Problem A:
In the Bolivia travel blog post below, copy the part that opens with the words containing "So then we meet" and closes with "our tour leader.", swapping "tour leader" for "trip leader" everywhere it appears.
Problem B:
Turn the paragraph of the Bolivia travel blog post that begins "So let´s start where I left off before" into a short bulleted list of its main facts.
Problem C:
Translate this sentence from the Bolivia travel blog post into Spanish: "We spent 3 days in Sucre, our only source of information was the Lonely Planet."

Passage to read:

Sunday, February 24, 2008

BIG BANGS, ILLEGAL TOUR GUIDES, RECKLESS CABBIES

Hello once more from La Paz, the world´s highest capital...like you care!

It´s been suggested by some that my blogs have been in the glass-half-empty category of writing. So with that in mind I will try to make my inane ramblings a little more positive. So here goes...

Half our group on our tour of Bolivia had diarrhoea, a few had to travel back to La Paz early to see an emergency doctor. The tour leader was about as useful as a chocolate tea pot and some of the places we stayed didn´t have running water. I could write an entire piece just on the quality of the toilets... I won´t though, you would think I was making it up.

So let´s start where I left off before. Travelling from beautiful Copacabana to La Paz (not quite so beautiful but interesting in its own way). We arrive at the hotel, very nice 3 star job, meet our two other companions an English girl called Charlotte who knows my dad and has met him, weird! And a Swiss girl who liked to order cheese cake at every given opportunity called Barbara.

So we take a flight the next day to Bolivia´s second city Sucre. Spanish colonial stuff etc. Met our hotpant-stringy-vest-wearing tour guide who is also called Barbara. Right away we´re thinking she´s not really putting out that air of ´´this girl knows what she´s doing´´ and she didn´t disappoint. We found out that she wasn´t technically able to work as a tour gude legally in Bolvia, nice one boys! I won´t bore you with how much this ´tour´cost but we debated over whether we really needed a tour here or not. As it turns out we didn´t. We spent 3 days in Sucre, our only source of information was the Lonely Planet. Did some horse riding to a nice waterfall where we all put ourselves in mortal danger by jumping off the top of it in to a slightly muddied pool. Our Spanish-speaking horse riding leader merely watched from the sides, chewing coca leaves, occasionally spitting them on to his horse.

So then we meet the rest of ´the group´all of whom are in the middle of a 45 day trip around South America. Mixed up of English, Danish, Australian and Northern Irish. All very nice but then our fuckwit of a tour leader gets involved and things rapidly descend in to...well fuckwitness.

We discover she has a penchant for going to the Spa, not telling anyone what the plan for the day is, whether the towns and citys we stay in are safe and a general feeling of ´fuck you guys it´s my holiday too.´ I had to pinch myself every so often and remind myself that she was not a petulant twelve year old, she was in fact our tour leader.

So we travel to Potasi (the worlds highest city) via these taxis. It takes 3 hours and here´s where I need to tell

THE STORY OF JUAN
Juan grew up in a small Bolivian village just on the outskirts of Sucre. He had strict parents who used to beat him with long sticks made of Llama dung. Juan harboured an ambition, he wanted more than anything to be a racing car driver. Everytime his head hit the pillow (also made of Llama dung) he dreamt of winning the Bolivian Grand Prix (well first he dreamt there was a Bolivian Grand Prix then he dreamt of winning it).

Excerpted data:
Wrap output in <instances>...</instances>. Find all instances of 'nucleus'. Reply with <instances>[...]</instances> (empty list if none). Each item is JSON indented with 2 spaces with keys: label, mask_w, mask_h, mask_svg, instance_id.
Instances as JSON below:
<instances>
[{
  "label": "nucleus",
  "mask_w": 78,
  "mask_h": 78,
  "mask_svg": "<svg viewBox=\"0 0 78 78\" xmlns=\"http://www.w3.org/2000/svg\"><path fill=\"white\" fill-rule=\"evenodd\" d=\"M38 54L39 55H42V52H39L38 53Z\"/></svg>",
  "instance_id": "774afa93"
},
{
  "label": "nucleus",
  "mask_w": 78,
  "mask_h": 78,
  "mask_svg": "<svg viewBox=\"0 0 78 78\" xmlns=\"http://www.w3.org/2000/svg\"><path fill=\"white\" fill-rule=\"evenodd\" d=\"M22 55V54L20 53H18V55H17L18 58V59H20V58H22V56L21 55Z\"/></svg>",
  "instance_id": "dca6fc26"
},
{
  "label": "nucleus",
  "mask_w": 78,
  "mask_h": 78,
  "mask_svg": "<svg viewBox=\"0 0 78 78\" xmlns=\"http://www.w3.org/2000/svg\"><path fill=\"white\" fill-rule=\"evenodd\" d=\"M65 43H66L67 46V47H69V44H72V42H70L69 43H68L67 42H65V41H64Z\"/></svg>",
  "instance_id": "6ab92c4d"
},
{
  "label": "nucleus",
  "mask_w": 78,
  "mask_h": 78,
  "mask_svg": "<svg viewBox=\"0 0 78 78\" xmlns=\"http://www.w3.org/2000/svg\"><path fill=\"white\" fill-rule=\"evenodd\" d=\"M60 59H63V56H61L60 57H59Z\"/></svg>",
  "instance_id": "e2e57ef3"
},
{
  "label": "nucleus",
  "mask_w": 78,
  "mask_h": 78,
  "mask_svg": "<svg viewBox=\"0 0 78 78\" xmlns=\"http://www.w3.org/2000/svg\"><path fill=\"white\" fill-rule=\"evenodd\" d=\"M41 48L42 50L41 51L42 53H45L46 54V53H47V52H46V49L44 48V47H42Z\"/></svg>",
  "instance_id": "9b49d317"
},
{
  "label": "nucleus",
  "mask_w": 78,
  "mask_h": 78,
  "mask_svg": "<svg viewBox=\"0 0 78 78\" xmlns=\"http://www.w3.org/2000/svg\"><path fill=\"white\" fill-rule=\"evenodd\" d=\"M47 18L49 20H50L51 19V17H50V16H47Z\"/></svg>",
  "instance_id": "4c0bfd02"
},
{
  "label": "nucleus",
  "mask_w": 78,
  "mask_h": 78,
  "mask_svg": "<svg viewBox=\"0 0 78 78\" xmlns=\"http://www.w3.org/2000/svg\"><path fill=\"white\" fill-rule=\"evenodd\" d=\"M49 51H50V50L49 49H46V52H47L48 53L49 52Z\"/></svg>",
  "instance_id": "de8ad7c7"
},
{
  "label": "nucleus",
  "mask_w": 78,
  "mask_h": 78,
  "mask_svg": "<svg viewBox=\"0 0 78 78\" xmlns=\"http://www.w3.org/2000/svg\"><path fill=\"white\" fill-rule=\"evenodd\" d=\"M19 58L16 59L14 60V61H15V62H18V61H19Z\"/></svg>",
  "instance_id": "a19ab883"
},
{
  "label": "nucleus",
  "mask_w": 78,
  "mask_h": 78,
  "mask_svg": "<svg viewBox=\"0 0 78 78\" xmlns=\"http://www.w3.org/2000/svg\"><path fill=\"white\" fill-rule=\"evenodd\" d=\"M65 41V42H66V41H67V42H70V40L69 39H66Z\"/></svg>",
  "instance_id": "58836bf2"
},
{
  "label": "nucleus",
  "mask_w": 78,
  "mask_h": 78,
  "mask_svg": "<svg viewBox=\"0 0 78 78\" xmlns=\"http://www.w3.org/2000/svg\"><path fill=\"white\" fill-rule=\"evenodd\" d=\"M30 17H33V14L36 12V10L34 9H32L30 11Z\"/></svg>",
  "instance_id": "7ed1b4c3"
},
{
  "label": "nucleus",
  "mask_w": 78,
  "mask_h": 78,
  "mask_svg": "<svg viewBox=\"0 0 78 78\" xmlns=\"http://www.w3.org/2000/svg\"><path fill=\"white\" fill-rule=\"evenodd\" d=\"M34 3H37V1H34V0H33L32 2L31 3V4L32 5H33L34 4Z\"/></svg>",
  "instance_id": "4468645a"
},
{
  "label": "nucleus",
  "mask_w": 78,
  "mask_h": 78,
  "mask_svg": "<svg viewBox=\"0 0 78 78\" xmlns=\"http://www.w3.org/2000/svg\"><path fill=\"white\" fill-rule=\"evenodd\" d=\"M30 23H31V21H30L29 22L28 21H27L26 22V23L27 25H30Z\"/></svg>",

Written solution A:
So then we meet the rest of ´the group´all of whom are in the middle of a 45 day trip around South America. Mixed up of English, Danish, Australian and Northern Irish. All very nice but then our fuckwit of a trip leader gets involved and things rapidly descend in to...well fuckwitness.

We discover she has a penchant for going to the Spa, not telling anyone what the plan for the day is, whether the towns and citys we stay in are safe and a general feeling of ´fuck you guys it´s my holiday too.´ I had to pinch myself every so often and remind myself that she was not a petulant twelve year old, she was in fact our trip leader.

Written solution B:
- The trip went from Copacabana, described as beautiful, to La Paz, described as not quite so beautiful but interesting in its own way.
- In La Paz the group stayed at a very nice three-star hotel.
- There they met two companions. One was Charlotte, an English girl who knows the writer's dad and has met him.
- The other was Barbara, a Swiss girl who ordered cheesecake at every opportunity.

Written solution C:
Pasamos 3 días en Sucre; nuestra única fuente de información era la Lonely Planet.